Mark wants to learn what his father was really like, so he uses the phone to prevent the death of  Antony's lawyer (Nizhalgal Ravi) and arranges a meeting in order to ask him.  He does, and discovers that his father was actually a loving husband and wonderful person, and all the drug peddling, gun running and prostitution was actually Jackie's doing, while Antony used his crime ring to protect the community.  Jackie pops up to confirm that yes, he's been the villain all along, and he's going to kill them both.  Mark manages to call his father, and history changes.


In the new timeline, Jackie is dead, Antony is gone, Mark is the crimelord and Madhan is the mechanic.  Nobody is happy.  This version of Ramya hates Mark, Mark doesn't have the skills to runa  criminal empire, and Madhan wants money, power, and revenge on Mark.  Mark tries to fix things using the phone, then Madhan steals it and calls his father, leading to a series of failed assassination attempts and a brief appearance by eighties sex symbol Silk Smitha (Vishnu Priya Gandhi).

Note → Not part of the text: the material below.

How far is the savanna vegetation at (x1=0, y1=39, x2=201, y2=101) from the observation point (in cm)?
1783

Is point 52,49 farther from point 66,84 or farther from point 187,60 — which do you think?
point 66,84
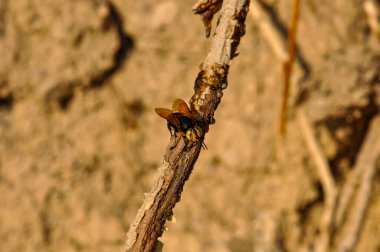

That synopsis makes Mark Anthony sound almost mundane, just a South Indian gangster action comedy mixed with Back to the Future.  And it is, most of the time, but everything is stylized and tremendously stylized and really big.  The action scenes aren't quite Bahubali level, but they are impressively improbable, particularly the big set piece on a double decker bus.  And then 1995 Antony appears and takes everything up a level.


The plot, on the other hand, is pretty much nonsense, with time travel rules that make Back to the Future seem like hard science fiction.  And I'm still not sure if the movie is trying to be a loose adaptation of Julius Caesar, with Antony literally stabbed in the back by a circle of his closest friends and Mark trying to avenge him and right the ship of (criminal) state.